▼
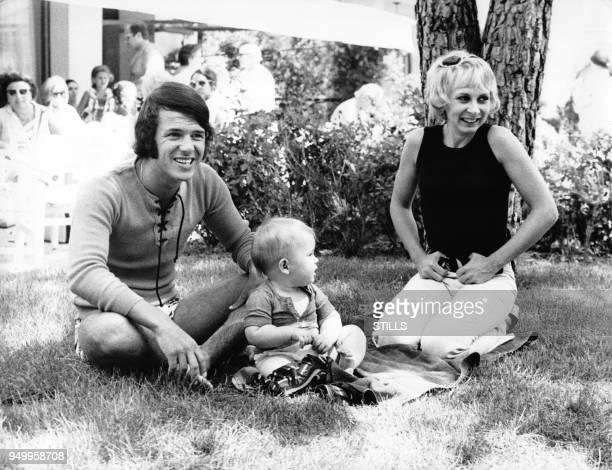 Le chanteur Salvatore Adamo avec sa femme Nicole et leur fils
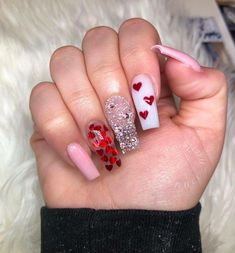 28 Casual Acrylic Nail Art Designs Ideas To Fascinate Your Admirers : Page 8 of 28 : Creative Vision Design – nailart New Year's Nails, Gel Nails At Home, Diy Nails, Cute Nails, Trendy Nails, Heart Nail Designs, Valentine's Day Nail Designs, Nails Design, Christmas Nail Art
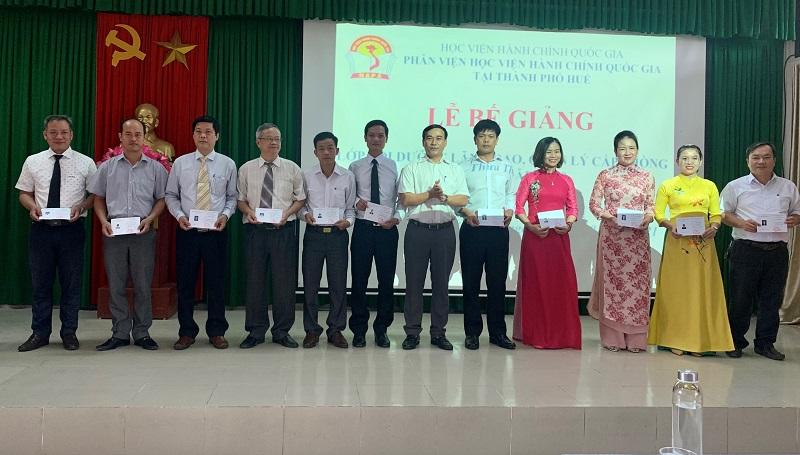 Đ/c Phan Công Hiền – Phó Cục trưởng Cục Thi hành án dân sự tỉnh Thừa Thiên Huế trao chứng chỉ  các học viên hoàn thành khóa học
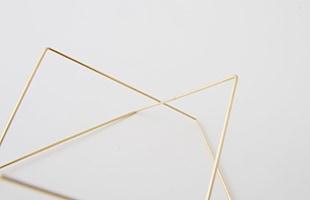 折り曲がり部分は鋭利に尖ることなく、柔らかな弧を描いており、細部にまでこだわって丁寧に製作されています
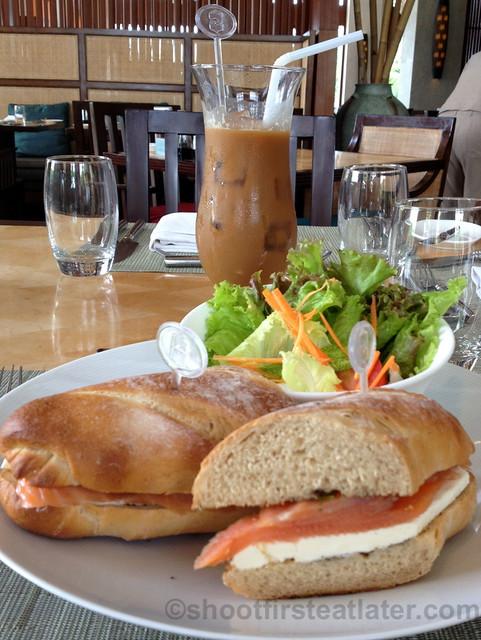 smoked salmon & cream cheese sandwich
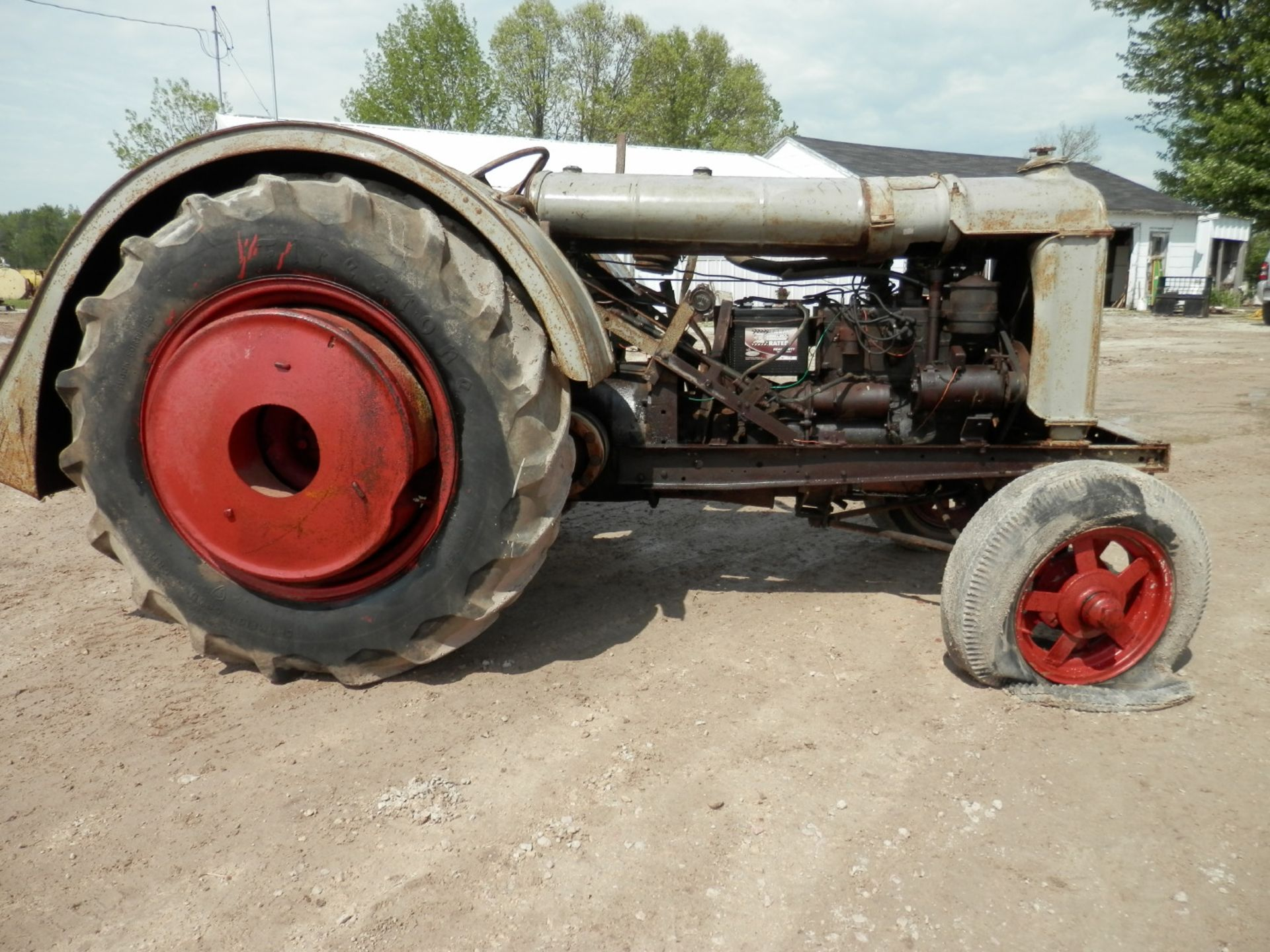 """FORDSON """"DONKEY"""" TRACTOR - Image 3 of 10"""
▲
■ TASK DETAILS ■
Output every entry word for word, but omit the pictures.

■ TASK SOLUTION ■
 Le chanteur Salvatore Adamo avec sa femme Nicole et leur fils
 28 Casual Acrylic Nail Art Designs Ideas To Fascinate Your Admirers : Page 8 of 28 : Creative Vision Design – nailart New Year's Nails, Gel Nails At Home, Diy Nails, Cute Nails, Trendy Nails, Heart Nail Designs, Valentine's Day Nail Designs, Nails Design, Christmas Nail Art
 Đ/c Phan Công Hiền – Phó Cục trưởng Cục Thi hành án dân sự tỉnh Thừa Thiên Huế trao chứng chỉ  các học viên hoàn thành khóa học
 折り曲がり部分は鋭利に尖ることなく、柔らかな弧を描いており、細部にまでこだわって丁寧に製作されています
 smoked salmon & cream cheese sandwich
 """FORDSON """"DONKEY"""" TRACTOR - Image 3 of 10"""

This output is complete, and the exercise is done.